_AIM_
Copy the entries below verbatim, starting at the line that contains "As illustrated in" and continuing through the last line of the entries, with both ends included.
»»
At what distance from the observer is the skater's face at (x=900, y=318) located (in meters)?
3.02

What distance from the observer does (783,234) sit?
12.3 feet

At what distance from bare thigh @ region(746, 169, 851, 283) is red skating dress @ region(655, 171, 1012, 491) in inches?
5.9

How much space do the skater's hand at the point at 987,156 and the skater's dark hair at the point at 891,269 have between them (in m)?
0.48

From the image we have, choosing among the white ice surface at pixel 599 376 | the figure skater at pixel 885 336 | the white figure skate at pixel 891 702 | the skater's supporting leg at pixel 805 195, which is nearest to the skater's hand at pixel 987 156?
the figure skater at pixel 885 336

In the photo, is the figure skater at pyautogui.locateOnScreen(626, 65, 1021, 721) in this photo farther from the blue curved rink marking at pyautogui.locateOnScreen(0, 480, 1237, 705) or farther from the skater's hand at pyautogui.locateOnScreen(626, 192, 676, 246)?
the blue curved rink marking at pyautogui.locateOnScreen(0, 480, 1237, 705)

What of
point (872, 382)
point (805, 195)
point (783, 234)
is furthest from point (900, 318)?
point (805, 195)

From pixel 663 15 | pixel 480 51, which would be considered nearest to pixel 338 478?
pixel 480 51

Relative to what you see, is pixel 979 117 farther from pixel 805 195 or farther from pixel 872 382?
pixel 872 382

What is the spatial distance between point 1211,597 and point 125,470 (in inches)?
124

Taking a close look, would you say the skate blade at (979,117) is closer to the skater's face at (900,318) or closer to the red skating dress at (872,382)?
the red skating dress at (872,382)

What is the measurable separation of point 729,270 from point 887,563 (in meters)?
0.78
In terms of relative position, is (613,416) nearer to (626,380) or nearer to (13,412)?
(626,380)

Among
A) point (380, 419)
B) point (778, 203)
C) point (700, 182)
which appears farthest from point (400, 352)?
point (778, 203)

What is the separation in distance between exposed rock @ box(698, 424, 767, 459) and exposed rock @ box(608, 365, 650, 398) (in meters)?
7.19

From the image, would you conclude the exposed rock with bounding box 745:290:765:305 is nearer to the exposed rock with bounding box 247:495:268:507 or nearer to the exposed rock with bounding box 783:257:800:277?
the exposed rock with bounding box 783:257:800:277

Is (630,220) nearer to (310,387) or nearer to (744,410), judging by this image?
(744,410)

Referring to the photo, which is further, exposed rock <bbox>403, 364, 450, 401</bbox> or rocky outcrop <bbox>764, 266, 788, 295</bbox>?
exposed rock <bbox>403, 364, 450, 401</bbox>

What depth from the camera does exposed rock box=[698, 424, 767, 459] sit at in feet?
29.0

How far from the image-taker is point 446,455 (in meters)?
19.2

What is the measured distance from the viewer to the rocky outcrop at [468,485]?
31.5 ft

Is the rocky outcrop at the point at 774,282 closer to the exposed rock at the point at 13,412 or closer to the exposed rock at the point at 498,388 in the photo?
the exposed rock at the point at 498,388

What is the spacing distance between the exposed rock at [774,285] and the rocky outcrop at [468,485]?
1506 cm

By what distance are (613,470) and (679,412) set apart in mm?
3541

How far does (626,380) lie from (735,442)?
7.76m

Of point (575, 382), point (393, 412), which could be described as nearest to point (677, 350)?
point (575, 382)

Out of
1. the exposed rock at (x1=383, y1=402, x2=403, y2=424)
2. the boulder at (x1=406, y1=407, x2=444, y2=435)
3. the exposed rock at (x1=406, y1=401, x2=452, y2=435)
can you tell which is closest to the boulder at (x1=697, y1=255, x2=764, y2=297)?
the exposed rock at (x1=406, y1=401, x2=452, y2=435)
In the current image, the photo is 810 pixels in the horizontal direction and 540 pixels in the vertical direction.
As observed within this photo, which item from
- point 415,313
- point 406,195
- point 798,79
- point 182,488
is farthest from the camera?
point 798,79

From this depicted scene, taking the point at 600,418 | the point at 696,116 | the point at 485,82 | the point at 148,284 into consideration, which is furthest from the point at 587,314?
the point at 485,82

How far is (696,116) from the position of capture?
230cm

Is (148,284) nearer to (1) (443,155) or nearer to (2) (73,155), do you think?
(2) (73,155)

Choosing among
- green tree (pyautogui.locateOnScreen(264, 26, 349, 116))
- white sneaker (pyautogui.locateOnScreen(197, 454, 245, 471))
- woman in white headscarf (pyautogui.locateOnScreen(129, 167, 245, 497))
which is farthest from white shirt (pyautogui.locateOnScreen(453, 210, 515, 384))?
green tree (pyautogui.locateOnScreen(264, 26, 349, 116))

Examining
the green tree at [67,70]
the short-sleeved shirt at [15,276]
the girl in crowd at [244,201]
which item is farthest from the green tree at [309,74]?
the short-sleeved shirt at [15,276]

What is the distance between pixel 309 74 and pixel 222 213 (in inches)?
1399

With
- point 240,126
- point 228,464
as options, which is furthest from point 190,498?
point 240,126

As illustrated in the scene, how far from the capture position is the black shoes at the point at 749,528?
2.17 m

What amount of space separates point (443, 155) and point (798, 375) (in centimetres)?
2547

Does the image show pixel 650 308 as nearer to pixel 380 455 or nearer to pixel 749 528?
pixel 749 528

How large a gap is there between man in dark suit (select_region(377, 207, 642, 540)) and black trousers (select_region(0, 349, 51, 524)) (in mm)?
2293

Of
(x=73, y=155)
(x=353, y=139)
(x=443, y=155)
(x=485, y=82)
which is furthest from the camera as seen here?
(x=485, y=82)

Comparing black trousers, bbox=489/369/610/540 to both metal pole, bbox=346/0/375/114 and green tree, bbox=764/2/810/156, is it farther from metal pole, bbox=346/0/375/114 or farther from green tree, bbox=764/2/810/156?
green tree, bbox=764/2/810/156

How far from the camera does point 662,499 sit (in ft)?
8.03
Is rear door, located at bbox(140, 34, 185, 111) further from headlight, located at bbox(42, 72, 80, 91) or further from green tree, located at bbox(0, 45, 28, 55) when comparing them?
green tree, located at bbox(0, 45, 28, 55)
««
_RESPONSE_
As illustrated in the scene, how far from the capture position is the black shoes at the point at 749,528?
2.17 m

What amount of space separates point (443, 155) and point (798, 375) (in centimetres)?
2547

Does the image show pixel 650 308 as nearer to pixel 380 455 or nearer to pixel 749 528?
pixel 749 528

How large a gap is there between man in dark suit (select_region(377, 207, 642, 540)) and black trousers (select_region(0, 349, 51, 524)) (in mm)?
2293

Of
(x=73, y=155)
(x=353, y=139)
(x=443, y=155)
(x=485, y=82)
which is furthest from the camera as seen here?
(x=485, y=82)

Comparing black trousers, bbox=489/369/610/540 to both metal pole, bbox=346/0/375/114 and green tree, bbox=764/2/810/156, is it farther from metal pole, bbox=346/0/375/114 or farther from green tree, bbox=764/2/810/156?
green tree, bbox=764/2/810/156

How far from the camera does point 662,499 sit (in ft)?
8.03
Is rear door, located at bbox(140, 34, 185, 111) further from headlight, located at bbox(42, 72, 80, 91) or further from green tree, located at bbox(0, 45, 28, 55) when comparing them?
green tree, located at bbox(0, 45, 28, 55)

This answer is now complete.